Disc 2: “Arthur Stanley Jefferson” was recorded in February 1993 in KS’ studio. Originally, it was the third free tape for the “Guttemplers”. “Himmel und Erde”, recorded by Klaus in January 1993, was first released on a Russian limited edition CD sampler in the same year, and seven years later I put it among the “Lone Tracks”, the last of the fifty CDs of The Ultimate Edition. Also from1993, “Vas Insigne Electionis” was especially done for a planned sampler, but not used then. One year later it was given for free to the Dutch KLEM organisation, who did a limited edition CD sampler for their members. Six years later I also added it to the “Lone Tracks” of The Ultimate Edition. The very short track “Tag des offenen Denkmals” (Heritage Open Days) was done as tv trailer for a tv documentary on account of the European Heritage Days.

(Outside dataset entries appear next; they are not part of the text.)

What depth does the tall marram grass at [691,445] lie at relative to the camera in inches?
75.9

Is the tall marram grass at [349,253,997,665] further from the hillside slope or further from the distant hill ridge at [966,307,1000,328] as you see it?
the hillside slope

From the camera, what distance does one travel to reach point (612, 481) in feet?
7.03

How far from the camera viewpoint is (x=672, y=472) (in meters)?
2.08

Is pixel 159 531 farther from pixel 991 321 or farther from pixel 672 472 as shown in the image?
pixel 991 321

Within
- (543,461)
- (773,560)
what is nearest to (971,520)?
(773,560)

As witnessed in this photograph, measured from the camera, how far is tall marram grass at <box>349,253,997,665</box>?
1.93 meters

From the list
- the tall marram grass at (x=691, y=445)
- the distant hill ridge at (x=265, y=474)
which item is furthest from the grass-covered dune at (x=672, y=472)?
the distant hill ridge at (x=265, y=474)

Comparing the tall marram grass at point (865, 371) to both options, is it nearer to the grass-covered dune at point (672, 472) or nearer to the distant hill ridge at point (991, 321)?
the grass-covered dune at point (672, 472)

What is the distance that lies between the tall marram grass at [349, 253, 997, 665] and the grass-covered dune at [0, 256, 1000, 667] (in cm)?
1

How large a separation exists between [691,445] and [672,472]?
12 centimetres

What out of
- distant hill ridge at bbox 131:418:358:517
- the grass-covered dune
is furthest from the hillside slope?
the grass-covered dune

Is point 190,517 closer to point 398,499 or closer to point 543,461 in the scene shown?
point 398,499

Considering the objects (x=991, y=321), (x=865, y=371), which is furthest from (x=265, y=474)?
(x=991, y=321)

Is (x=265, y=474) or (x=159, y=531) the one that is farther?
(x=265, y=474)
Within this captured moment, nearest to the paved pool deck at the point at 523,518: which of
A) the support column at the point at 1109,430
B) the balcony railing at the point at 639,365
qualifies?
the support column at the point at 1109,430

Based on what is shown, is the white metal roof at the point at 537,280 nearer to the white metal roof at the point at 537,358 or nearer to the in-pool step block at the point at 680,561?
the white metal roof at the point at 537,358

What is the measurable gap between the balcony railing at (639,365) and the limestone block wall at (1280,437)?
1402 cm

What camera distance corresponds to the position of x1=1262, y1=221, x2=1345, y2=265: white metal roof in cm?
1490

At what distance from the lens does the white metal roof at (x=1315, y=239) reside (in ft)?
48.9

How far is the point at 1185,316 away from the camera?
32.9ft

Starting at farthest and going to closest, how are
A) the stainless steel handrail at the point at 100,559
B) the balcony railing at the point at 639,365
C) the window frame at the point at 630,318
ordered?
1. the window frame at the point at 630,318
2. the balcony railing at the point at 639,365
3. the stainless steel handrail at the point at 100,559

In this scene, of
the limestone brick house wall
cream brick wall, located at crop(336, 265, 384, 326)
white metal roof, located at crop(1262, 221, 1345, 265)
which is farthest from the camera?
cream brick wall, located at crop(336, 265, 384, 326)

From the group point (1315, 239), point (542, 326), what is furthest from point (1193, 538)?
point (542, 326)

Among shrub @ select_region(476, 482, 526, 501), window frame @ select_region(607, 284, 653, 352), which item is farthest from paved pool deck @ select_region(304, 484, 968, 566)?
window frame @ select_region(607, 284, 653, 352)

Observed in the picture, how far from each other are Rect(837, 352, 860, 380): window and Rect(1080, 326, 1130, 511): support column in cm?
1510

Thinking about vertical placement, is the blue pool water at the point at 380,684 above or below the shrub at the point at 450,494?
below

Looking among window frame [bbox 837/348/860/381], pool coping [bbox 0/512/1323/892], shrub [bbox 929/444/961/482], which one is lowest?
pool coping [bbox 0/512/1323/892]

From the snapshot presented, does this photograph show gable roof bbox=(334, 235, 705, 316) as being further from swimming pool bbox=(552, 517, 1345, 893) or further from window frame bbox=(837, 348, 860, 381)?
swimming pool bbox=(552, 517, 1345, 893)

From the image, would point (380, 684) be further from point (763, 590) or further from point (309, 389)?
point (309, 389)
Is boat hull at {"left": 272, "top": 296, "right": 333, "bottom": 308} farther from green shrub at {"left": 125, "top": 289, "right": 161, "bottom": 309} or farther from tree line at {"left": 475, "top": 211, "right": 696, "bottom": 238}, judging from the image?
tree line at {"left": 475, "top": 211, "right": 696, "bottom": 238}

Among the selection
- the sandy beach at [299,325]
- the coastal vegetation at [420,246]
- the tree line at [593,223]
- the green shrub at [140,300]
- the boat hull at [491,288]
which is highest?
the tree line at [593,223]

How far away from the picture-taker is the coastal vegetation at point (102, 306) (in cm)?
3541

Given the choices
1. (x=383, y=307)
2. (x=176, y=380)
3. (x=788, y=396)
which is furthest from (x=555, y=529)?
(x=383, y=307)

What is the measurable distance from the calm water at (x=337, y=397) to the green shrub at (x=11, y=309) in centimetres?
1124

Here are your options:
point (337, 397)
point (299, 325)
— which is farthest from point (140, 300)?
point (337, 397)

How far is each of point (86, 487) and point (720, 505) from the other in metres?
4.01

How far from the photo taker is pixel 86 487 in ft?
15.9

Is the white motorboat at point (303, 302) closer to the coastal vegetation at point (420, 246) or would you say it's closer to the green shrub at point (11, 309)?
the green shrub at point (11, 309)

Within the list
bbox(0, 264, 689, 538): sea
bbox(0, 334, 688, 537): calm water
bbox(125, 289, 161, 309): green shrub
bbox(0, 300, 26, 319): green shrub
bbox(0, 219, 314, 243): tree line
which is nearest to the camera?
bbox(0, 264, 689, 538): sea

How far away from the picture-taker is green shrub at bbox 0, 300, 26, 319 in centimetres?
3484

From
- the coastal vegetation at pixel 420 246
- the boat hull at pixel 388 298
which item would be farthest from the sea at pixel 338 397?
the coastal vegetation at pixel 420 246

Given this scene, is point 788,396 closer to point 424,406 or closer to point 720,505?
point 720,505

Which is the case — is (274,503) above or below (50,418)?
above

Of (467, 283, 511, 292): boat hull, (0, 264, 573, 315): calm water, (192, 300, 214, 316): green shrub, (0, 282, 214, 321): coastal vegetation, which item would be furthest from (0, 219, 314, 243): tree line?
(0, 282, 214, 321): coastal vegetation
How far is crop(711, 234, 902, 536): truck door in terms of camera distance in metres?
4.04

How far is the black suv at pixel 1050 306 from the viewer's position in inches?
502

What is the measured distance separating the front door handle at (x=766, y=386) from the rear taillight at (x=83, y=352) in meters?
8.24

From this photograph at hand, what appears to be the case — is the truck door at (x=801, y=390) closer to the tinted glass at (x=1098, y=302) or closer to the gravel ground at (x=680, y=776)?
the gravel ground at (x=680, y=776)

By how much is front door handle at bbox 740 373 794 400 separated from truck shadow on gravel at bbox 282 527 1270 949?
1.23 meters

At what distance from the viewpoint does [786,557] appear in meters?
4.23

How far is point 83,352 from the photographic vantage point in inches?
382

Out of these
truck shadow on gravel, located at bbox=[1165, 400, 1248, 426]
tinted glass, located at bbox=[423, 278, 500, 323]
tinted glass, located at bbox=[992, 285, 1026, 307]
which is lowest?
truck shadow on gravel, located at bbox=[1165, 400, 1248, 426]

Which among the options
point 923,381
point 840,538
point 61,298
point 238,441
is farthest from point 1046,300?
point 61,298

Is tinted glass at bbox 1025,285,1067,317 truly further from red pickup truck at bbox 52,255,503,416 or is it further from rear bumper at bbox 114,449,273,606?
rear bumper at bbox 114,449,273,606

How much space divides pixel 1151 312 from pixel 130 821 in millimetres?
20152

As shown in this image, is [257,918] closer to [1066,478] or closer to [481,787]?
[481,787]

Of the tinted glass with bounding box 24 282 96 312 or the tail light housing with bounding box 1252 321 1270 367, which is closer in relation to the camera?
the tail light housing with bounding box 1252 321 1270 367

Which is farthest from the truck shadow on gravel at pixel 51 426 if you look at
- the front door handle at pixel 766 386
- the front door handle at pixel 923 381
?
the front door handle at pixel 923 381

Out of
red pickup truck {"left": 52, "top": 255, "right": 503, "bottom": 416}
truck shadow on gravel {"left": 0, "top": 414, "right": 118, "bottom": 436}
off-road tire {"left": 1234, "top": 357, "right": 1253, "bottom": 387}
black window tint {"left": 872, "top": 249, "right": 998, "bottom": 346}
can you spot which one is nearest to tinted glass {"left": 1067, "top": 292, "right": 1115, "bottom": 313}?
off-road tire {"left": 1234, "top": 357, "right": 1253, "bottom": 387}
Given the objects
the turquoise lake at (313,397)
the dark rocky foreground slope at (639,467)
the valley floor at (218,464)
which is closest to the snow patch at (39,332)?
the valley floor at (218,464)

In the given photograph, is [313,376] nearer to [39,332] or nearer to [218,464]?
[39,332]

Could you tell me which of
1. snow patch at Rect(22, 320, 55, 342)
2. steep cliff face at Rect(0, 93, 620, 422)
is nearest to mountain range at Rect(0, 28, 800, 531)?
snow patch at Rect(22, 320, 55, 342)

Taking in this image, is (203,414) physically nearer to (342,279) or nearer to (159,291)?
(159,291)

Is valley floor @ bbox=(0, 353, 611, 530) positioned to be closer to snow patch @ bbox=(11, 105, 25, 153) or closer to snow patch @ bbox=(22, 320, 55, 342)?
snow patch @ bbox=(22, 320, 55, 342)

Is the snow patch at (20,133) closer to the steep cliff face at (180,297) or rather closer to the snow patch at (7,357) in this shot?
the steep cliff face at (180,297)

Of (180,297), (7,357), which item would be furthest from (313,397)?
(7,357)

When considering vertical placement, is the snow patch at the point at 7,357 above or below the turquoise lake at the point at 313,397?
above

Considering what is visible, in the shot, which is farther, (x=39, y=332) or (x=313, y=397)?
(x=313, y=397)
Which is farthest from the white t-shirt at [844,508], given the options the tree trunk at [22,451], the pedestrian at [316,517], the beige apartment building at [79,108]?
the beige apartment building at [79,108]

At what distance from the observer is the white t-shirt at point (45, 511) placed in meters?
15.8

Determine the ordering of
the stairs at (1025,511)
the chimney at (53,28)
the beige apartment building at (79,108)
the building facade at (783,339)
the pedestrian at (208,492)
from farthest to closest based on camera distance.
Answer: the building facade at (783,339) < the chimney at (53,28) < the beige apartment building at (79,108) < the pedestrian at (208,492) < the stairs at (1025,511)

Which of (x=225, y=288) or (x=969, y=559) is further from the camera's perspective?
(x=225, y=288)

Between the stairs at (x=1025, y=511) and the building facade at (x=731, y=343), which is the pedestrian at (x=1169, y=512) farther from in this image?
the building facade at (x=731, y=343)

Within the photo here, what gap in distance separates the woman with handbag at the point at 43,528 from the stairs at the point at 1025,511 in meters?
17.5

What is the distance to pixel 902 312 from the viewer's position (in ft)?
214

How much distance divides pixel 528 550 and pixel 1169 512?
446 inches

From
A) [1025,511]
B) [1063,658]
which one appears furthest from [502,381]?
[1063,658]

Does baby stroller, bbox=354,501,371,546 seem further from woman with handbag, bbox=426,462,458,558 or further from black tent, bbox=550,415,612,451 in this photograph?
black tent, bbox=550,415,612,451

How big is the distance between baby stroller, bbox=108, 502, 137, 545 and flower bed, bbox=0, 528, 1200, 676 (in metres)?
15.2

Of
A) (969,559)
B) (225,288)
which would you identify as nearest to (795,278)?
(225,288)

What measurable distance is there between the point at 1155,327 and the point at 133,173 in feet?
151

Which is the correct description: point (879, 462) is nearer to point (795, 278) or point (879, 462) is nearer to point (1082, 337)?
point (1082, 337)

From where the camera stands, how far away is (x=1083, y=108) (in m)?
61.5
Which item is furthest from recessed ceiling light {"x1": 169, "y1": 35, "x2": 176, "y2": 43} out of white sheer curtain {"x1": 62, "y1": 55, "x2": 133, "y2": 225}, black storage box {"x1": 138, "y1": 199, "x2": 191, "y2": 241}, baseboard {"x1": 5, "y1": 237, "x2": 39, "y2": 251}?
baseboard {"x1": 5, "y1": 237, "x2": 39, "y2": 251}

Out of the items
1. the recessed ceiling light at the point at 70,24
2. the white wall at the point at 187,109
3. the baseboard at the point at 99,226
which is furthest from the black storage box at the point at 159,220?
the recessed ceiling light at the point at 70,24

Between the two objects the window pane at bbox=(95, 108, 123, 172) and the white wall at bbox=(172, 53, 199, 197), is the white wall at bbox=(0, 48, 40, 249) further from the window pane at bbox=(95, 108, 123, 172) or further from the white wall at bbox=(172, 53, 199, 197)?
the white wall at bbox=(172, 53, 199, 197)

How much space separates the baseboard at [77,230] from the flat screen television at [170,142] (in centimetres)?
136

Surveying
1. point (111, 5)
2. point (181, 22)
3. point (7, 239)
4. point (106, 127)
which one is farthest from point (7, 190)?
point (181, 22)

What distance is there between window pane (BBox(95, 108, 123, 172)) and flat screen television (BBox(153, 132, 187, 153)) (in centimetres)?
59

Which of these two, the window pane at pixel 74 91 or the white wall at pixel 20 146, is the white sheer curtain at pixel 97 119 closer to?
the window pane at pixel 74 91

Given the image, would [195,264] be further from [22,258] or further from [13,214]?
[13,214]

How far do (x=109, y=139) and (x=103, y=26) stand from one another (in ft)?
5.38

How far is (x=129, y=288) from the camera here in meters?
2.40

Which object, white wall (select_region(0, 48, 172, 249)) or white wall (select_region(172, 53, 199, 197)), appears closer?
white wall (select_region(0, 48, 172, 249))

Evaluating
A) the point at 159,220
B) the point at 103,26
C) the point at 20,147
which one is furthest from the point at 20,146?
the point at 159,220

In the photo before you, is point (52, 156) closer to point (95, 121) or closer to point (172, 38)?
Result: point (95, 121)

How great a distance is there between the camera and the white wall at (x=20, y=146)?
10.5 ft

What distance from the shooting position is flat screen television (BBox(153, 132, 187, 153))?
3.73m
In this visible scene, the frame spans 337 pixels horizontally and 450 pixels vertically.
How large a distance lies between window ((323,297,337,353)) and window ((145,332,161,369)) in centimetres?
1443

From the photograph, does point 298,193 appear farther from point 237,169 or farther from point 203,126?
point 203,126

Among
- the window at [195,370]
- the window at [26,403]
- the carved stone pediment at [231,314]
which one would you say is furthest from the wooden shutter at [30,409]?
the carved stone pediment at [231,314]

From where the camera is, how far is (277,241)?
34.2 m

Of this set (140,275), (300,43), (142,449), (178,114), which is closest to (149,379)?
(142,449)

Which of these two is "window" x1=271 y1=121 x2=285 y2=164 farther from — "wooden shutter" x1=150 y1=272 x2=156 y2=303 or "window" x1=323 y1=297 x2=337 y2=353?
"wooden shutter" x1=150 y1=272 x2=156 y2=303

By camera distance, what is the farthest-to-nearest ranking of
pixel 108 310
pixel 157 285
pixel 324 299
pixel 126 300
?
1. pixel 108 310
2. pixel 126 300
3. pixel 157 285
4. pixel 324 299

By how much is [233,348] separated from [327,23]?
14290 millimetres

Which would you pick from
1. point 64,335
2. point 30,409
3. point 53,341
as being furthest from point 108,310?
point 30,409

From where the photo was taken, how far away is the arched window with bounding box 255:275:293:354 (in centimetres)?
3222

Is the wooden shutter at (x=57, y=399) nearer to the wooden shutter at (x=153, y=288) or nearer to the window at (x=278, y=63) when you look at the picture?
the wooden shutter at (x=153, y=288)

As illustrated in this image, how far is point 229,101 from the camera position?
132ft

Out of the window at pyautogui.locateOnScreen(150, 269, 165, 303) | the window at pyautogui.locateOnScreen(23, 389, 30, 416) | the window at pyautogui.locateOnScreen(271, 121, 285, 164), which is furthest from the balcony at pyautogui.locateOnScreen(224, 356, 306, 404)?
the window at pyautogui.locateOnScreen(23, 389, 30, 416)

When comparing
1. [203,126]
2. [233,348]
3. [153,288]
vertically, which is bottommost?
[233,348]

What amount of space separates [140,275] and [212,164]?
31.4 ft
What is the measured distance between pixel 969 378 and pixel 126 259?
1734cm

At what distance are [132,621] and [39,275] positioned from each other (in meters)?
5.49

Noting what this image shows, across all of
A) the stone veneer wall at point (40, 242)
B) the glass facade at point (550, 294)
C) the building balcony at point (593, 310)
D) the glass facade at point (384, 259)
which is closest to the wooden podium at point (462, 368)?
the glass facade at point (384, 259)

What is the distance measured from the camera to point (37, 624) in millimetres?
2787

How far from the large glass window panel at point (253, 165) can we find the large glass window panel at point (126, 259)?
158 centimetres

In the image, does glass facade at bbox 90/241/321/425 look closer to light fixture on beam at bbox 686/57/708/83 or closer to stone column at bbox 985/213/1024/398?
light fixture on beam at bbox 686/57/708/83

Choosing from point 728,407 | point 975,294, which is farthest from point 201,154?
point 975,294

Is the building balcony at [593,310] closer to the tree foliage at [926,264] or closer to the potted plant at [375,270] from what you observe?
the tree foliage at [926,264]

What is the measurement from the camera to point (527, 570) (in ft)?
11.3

Klaus recorded it on the 21st of July 1993. This small piece was first included in our Jubilee Edition set in 1997.
Disc 3: ”Borrowed Time” was played and recorded by Klaus in 1993 and completed and mixed in April 1994 at his studio. The reason for doing this long music was because of the work on the soundtrack for the American-Hungarian movie “Living on Borrowed Time”. Just a few minutes of the music were actually used in the film (as well as some special – shorter – cuts, released as “Angry Young Moog” in Jubilee Edition). Normally, Klaus is not a man for short tracks, so for “Borrowed Time” he started to play, and as so often, he got lost, forgetting completely about the movie and its need for short pieces. Luckily he had not just played but also recorded the whole thing, and then he mixed and stored it… and three years after I could use it in Jubilee Edition.